Page 4 – Mycorrhizal fungi
Mycorrhizal fungi: growing on roots
Mycorrhizal fungi have a close and beneficial association with the roots of plants. Most plants co-exist with these fungi, which help them absorb nutrients from the surrounding soil.
The body of a fungus consists of many hyphae (fine threads or filaments). In mycorrhizal fungi these extend from the host plant’s roots into the soil, greatly increasing the surface area for the absorption of nutrients by both the fungus and the plant. In return the fungus, which cannot make food from photosynthesis as plants do, receives carbohydrates produced by the plant’s leaves.
There are two main groups of mycorrhizal fungi: ectomycorrhizal and endomycorrhizal.

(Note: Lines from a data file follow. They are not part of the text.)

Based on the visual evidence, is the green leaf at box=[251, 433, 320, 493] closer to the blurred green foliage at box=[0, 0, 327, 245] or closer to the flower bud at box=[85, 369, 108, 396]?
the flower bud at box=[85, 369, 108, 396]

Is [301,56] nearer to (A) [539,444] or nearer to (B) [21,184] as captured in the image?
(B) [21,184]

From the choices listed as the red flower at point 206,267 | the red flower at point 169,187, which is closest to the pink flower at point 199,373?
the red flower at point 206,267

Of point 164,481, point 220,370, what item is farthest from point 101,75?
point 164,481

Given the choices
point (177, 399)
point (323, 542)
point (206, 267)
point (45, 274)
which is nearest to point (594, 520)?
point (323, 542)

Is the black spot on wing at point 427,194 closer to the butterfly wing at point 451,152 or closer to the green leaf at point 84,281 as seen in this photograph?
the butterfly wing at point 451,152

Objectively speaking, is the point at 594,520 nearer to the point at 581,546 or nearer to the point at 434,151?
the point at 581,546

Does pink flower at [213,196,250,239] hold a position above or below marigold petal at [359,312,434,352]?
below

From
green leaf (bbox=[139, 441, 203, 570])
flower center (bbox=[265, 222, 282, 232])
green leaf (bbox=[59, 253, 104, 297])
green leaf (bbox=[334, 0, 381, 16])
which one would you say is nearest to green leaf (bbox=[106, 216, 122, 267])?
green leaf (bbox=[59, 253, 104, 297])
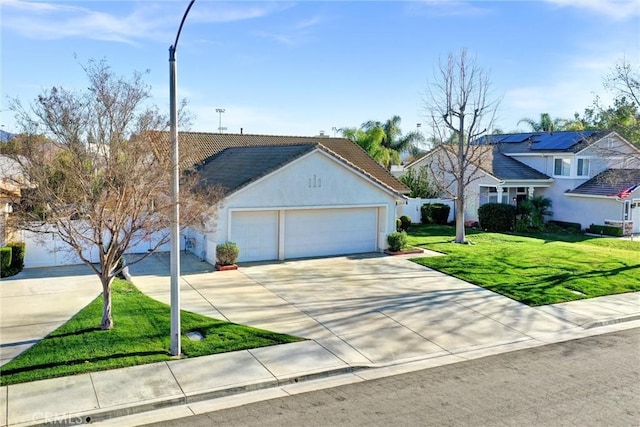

The hyphae of these fungi form a covering around the root tips of host trees, grow between the cells of the root cortex, and cause the root tips to become branched. They usually co-exist with one or only a few plant species.
Several hundred New Zealand ectomycorrhizal species are endemic (they are found nowhere else). They are most obvious in autumn, when they send up mushrooms under trees. Cortinarius elaiochrous, for example, grows with beech (Nothofagus species), and Amanita nothofagi with beech, mānuka and kānuka (Leptospermum and Kunzea species).
Other ectomycorrhizal fungi include:
- brown and purple Phellodon species, with a toothed lower surface
- robust branched coral fungi (e.g. Ramaria species)
- boletes with a central stalk and lower surface of pores (e.g. Tylopilus species)
- many truffle-like fungi.
Introduced ectomycorrhizal species, though less varied, are common under exotic trees such as oaks and pines. They include fly agaric (Amanita muscaria) and pine bolete (Suillus granulatus). Fly agaric has recently been found growing under native beech trees, where, as an invasive species, it may be competing with native fungi.
Endomycorrhizal fungi live on a wide range of host trees and other plants. Unlike ectomycorrhizas they do not form large, visible fruiting bodies. Instead, their hyphae form a closely woven cover around plant roots, and nutrients are exchanged through fine branches (arbuscules) that push into plant cells without breaking the cell membrane. They are mostly only visible to the naked eye as packets of spores (often yellow) among soil particles.
Truffles, an expensive fungal delicacy, grow underground and are sniffed out by trained dogs. The introduced black truffle Tuber melanosporum is now cultivated in New Zealand as an ectomycorrhizal associate on the roots of oak and hazel trees. The native truffle-like fungi are small and sometimes colourful. They mostly live on the roots of beech or mānuka/kānuka trees, and are probably spread when animals such as ground-feeding birds eat them.
Fungi and orchids
Another kind of fungus–plant association exists with non-photosynthetic orchids. In New Zealand one example is a three-way relationship involving harore (the native bootlace mushroom), the parasitic orchid Gastrodia cunninghamii, and beech trees. Harore acts as a go-between, passing sugars from the host beech tree to the orchid, which cannot produce food by photosynthesis. In this case the orchid is acting as a parasite of the fungus.